── Text excerpt ──
It represents the scope (the lifetime) of the bean. A request scoped bean lives as long as a single HTTP request-response cycle. A view scoped bean lives as long as you're interacting with the same JSF view by postbacks returning null
/void
. A session scoped bean lives as long as the established HTTP session. An application scoped bean lives as long as the web application runs.
Which scope to choose depends solely on the data (the state) the bean holds and represents. Use the request scope for simple and non-ajax forms/presentations. Use the view scope for rich ajax-enabled dynamic views (ajaxbased validation, rendering, etc). Use the session scope for client specific data, such as the logged-in user and user preferences (language, etc). Use the application scope for application wide data/constants, such as dropdown lists which are the same for everyone.
───
── Provided material ──
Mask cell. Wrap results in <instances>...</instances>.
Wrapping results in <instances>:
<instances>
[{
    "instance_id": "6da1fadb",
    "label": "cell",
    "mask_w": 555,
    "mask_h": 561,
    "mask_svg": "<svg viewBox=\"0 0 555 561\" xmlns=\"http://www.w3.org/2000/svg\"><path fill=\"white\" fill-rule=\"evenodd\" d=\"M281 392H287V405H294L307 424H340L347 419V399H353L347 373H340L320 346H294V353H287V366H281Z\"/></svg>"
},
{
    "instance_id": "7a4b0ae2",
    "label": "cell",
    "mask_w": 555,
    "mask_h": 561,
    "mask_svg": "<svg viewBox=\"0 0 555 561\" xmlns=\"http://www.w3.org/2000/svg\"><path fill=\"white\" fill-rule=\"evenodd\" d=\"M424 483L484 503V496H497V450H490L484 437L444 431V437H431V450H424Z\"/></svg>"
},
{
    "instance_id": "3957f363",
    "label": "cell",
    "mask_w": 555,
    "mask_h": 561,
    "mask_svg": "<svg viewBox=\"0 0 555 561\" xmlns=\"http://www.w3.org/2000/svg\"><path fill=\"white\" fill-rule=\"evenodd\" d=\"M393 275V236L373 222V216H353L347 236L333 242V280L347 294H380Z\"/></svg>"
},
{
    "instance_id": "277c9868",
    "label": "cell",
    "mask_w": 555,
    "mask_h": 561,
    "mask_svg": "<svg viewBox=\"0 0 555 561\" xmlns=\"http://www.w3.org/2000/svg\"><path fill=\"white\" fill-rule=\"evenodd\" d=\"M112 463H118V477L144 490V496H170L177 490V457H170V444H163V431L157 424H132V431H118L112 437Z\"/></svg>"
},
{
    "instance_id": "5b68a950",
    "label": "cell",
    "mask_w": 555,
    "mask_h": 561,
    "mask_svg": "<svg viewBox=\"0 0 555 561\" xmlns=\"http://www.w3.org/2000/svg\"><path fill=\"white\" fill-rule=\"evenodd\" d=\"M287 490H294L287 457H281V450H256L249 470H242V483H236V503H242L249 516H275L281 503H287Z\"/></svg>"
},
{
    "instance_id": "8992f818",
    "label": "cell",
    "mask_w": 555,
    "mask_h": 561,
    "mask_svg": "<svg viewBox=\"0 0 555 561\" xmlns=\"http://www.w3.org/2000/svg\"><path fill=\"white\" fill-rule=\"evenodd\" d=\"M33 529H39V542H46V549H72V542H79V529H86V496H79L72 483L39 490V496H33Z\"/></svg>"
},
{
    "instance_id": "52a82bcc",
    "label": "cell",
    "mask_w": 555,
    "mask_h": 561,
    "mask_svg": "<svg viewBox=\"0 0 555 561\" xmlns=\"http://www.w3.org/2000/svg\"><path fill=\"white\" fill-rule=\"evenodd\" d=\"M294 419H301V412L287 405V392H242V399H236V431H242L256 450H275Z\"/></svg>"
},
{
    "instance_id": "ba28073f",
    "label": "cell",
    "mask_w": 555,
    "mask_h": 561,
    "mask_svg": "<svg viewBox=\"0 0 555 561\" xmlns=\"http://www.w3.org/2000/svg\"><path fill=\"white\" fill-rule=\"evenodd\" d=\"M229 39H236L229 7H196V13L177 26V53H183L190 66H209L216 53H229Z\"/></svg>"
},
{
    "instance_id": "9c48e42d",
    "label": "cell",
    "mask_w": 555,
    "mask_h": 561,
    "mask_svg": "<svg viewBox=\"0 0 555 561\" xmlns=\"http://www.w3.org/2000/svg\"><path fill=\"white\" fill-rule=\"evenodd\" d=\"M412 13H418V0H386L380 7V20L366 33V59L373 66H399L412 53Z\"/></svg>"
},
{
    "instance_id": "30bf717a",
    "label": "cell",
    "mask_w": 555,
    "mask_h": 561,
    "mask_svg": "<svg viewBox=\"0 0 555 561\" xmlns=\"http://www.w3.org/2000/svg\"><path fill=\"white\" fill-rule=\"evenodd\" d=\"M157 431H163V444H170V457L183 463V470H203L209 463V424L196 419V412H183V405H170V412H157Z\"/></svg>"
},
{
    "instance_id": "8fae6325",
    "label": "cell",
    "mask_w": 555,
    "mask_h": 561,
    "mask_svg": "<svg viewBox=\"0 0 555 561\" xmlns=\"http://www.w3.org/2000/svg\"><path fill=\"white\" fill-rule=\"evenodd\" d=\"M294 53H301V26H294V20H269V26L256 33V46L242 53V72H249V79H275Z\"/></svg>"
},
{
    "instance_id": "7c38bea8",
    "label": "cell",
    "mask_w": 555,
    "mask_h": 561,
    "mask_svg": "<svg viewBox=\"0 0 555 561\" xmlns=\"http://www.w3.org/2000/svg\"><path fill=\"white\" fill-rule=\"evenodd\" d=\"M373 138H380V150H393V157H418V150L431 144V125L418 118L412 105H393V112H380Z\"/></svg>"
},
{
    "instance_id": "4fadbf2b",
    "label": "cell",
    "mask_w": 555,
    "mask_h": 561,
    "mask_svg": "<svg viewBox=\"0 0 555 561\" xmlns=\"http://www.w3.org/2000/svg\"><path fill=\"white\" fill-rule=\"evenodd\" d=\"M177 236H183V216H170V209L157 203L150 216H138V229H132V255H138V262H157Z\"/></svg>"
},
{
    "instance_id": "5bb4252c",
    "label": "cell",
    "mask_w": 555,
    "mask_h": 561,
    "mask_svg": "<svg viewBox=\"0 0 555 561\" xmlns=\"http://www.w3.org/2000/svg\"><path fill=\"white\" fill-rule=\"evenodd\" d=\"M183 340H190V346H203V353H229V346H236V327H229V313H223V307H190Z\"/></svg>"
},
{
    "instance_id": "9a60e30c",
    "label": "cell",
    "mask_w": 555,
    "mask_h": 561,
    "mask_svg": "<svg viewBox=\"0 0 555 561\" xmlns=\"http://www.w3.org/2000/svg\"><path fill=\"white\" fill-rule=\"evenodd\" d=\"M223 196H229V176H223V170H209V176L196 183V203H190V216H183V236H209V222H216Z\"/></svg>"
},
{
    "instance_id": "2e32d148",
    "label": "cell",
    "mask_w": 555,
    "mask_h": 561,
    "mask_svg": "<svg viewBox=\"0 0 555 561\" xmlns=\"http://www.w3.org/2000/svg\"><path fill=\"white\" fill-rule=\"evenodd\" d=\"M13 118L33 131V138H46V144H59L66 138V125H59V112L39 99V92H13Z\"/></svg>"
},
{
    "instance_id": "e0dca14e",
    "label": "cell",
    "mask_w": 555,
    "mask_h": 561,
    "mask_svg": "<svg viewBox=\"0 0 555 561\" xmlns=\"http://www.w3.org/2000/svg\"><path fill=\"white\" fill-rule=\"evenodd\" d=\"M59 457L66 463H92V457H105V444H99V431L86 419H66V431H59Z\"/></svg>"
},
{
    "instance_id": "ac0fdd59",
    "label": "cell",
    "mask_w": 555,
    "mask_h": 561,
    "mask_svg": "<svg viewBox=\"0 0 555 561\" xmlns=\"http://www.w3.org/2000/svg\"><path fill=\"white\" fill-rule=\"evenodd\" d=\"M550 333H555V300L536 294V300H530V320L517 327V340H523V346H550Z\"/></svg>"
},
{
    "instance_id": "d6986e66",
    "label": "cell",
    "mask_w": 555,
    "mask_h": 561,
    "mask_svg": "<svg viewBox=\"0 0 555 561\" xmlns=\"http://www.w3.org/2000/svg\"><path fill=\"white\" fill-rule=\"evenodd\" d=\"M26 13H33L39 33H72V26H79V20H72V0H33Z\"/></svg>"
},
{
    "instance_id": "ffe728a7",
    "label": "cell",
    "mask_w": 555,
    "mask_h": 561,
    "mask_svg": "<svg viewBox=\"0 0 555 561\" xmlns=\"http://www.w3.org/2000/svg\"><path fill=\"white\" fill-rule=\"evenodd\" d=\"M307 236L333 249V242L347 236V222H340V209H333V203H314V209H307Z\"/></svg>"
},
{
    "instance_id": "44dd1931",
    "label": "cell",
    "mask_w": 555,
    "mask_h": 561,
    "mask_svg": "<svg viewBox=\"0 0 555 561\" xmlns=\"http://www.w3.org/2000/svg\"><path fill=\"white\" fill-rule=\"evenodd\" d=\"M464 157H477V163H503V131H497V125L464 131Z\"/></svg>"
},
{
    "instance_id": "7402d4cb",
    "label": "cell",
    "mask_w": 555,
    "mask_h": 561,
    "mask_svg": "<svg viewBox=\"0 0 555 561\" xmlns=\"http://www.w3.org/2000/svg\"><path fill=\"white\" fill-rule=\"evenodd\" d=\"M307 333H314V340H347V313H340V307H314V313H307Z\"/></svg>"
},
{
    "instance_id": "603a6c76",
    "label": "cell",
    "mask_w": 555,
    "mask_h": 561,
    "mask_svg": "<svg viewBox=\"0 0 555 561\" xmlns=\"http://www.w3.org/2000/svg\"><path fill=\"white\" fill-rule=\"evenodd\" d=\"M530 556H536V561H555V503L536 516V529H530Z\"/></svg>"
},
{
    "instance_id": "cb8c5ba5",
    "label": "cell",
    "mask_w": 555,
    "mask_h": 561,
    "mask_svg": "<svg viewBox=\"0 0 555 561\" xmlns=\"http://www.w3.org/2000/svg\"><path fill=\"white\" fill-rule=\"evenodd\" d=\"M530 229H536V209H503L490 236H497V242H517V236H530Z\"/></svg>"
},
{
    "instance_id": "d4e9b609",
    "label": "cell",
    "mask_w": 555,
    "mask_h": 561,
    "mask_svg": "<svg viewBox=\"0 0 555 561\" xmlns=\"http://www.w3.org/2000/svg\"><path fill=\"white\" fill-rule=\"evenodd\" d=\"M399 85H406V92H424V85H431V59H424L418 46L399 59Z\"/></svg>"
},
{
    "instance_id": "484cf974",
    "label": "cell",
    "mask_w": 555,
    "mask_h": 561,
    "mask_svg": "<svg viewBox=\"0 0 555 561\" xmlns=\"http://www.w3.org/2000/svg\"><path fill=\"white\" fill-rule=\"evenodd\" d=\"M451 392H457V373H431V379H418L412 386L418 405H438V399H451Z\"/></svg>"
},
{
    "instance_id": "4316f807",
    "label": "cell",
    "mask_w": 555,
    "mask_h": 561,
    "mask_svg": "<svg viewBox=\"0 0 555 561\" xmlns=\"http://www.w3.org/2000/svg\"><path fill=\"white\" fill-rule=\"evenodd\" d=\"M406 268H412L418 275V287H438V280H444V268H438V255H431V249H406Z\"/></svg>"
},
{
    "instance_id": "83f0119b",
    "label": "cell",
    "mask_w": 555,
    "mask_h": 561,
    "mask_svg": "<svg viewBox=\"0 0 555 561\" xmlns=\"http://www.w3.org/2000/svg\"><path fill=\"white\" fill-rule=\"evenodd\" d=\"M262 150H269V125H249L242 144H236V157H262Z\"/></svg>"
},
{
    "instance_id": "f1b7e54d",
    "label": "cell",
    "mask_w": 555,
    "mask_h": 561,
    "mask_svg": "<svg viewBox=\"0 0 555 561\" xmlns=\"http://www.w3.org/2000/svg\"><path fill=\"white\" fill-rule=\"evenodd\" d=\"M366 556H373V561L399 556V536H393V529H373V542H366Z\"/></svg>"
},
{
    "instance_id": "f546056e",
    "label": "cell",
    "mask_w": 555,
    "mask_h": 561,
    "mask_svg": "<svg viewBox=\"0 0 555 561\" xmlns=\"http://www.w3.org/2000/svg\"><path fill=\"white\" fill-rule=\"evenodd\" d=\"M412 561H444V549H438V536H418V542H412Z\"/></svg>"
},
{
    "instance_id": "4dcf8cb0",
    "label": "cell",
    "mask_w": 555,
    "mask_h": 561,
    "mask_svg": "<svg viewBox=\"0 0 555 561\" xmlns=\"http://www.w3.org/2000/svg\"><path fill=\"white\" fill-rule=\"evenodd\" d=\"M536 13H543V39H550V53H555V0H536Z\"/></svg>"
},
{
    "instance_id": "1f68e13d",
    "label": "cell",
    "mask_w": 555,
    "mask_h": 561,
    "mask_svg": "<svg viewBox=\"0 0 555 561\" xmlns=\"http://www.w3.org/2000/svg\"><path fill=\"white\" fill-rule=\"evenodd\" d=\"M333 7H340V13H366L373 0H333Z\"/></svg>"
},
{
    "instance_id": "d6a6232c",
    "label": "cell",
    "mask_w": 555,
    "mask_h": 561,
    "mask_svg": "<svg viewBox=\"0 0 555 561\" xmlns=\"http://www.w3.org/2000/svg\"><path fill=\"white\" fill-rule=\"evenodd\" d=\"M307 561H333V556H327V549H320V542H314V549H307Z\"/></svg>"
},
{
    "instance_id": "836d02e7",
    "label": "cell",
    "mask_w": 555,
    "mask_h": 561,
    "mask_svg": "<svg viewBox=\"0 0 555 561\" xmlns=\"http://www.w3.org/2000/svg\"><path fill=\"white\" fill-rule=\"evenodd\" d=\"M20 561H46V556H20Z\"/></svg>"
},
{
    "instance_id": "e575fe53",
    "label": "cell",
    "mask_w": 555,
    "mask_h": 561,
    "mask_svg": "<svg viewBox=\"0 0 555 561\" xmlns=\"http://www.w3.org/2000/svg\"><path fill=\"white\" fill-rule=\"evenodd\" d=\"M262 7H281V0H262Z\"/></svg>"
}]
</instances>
───
# Assignment
Please write the next part of the passage on JSF bean scopes, starting after its last sentence. You won't need the entries for this.

# Answer box
Abusing an application scoped bean for session/view/request scoped data would make it to be shared among all users, so anyone else can see each other's data which is just plain wrong. Abusing a session scoped bean for view/request scoped data would make it to be shared among all tabs/windows in a single browser session, so the enduser may experience inconsitenties when interacting with every view after switching between tabs which is bad for user experience. Abusing a request scoped bean for view scoped data would make view scoped data to be reinitialized to default on every single (ajax) postback, causing possibly non-working forms (
see also points 4 and 5 here). Abusing a view scoped bean for request scoped data doesn't affect the client, but it unnecessarily occupies server memory.
Note that the scope should rather not be chosen based on performance implications, unless you reallyhave a low memory footprint and want to go completely stateless; you'd need to use exclusively request scoped beans and fiddle with request parameters to maintain the client's state.